Avance en el tiempo.

Avance en el tiempo.

Avance en el tiempo mientras caminaba descalza en medio del monte. Muy activa, fugaz, feliz y vibrante. No soy de este mundo me repliqué constantemente, a veces me animaba a salir del pueblo por uno cuantos sueños, a veces solo me perdía entre sembríos de maíz y trigo. Pero prefería enraizarme en ese monte perplejo, ocultarme como en un cuento lleno de laberintos, en donde la sombras y las miradas no se presentaban. Desde niña fui descubriendo mis pasiones, los aromas que me adormecian, aquellos sonidos que me hacían vibrar. Sin letras, sin estudios, aprendí que el camino es extenso y una misma puede navegar.

Crecí en la libertad de la montaña, junto a un río cristalino, bajo las estrellas brillantes, hundida en una miel de montaña con queso fresco y machica. Mis animales, mis aromas, mis flores silvestres, todo aquello que me rodeaba; llenaba en mi esa energía que no logré enlatar.

A medida que el tiempo hacia de las suyas, me mareaba en silencio. Leía sin medida, creaba, construía, cocinaba, me inventaba e impartía lo que podía a aquellas amigas un poco perdidas, por la misma limitación de la época y la tradición. Obligada a casarme, a tener una familia. Era joven pero no tanto como los matrimonios de esos días. Solo basto un par de citas, unas pocas flores y una sonrisa. 

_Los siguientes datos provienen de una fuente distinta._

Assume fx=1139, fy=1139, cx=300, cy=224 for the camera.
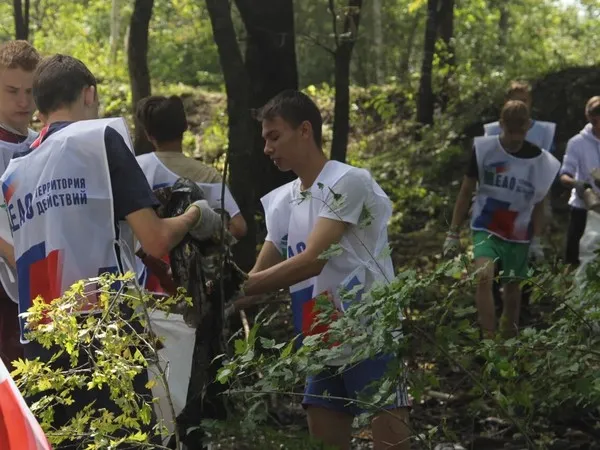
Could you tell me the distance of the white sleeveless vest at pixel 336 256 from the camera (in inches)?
190

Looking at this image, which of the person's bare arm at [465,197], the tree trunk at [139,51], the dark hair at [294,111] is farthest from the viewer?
the tree trunk at [139,51]

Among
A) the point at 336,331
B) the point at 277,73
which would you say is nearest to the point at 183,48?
the point at 277,73

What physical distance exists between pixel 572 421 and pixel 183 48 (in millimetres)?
36628

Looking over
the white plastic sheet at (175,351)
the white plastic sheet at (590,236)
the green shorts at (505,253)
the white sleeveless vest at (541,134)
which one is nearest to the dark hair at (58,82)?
the white plastic sheet at (175,351)

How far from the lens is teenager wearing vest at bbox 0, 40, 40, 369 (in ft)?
16.2

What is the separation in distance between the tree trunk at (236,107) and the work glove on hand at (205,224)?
6.48ft

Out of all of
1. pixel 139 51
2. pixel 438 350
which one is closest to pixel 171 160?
pixel 438 350

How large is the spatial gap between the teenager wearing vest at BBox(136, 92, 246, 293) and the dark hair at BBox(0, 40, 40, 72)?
3.00 ft

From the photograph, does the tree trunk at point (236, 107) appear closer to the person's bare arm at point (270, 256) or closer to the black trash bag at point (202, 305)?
the person's bare arm at point (270, 256)

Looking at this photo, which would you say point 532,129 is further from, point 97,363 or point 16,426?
point 16,426

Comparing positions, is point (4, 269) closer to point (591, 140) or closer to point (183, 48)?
point (591, 140)

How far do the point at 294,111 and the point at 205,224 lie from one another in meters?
0.89

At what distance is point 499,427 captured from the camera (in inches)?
273

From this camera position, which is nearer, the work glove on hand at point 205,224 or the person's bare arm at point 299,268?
the work glove on hand at point 205,224
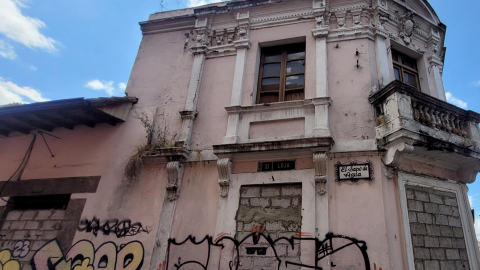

No es amor me repetía continuamente, o si lo era no me gustaba, siempre soñé con un amor de aventura, coger su mano y volar, abrazarlo en la noche y sentirme en la mar.

Desde ese momento todo se aplano, una lluvia de desilusión me abandonó y me meció. Ingrese en un mundo de pastas y té, de harina y pan, de sábanas y estantes. Envuelta en una ciudad con muchas paredes, con campanas de iglesias, con falsos amigos y cerraduras chirriantes.

Soy de la luna me repetía en tinieblas cuando la noche aparecía, me derretía en su nombre bajo el telón de mi vida, cerraba el picaporte con dos candados, aquellos que son de sólida fibra. Guardaba en mi cuello las llaves, resguardando en mí cuerpo mi propia seguridad y de mi guarida. Como el viento cada noche divagaba pensando en cada uno de mis familiares del campo, echaba las bendiciones para resguardar sus almas. Los pensaba, los olía e imaginaba sueltos como conejos en medio de la pradera ¿y yo?, encerrada como un pájaro sin alas.

Nunca fui muy aferrada a la religión, pero creía fielmente en el espíritu santo, en la energía del ser y de la vida. Tuve diez hijos o más bien,viví preñada, escondida en mi casa criando guaguas, uno tras otro, siete mujeres y tres hombres. Mi suegra en la noche me visitaba para ver si las camisas estaban bien planchadas, si almidonaba como su hijo necesitaba. Me sentía perseguida y atada.

El, aquel, ese hombre que nunca fue muy fiel, aparecía en la madrugada oliendo a jazmín, otros días a miel y a vainilla. Entendí que tampoco me quería, que se casó por ¿el que dirán?, pero como hombre podía obtener mayor libertad. No fue mal padre, más bien se rompía el lomo para llevar los alimentos a casa. Un día quise plantar en macetas jugosas verduras para vender y ayudarlo; solo supo decirme _ ese no es tu trabajo mujer- Hubiera querido trabajar, enseñar a mis hijas que la fuerza femenina es igual. Derrotar esa mirada burlesca de un hombre no malo, pero característico de la época. Le enseñaron a marchitar, a no expresarse y a trabajar.

Pese a mi solidez y templanza había noches que mis ojos desbordaban lágrimas dulces, otras amargas, lamentos y de desahogos en medio de tanta desilusión.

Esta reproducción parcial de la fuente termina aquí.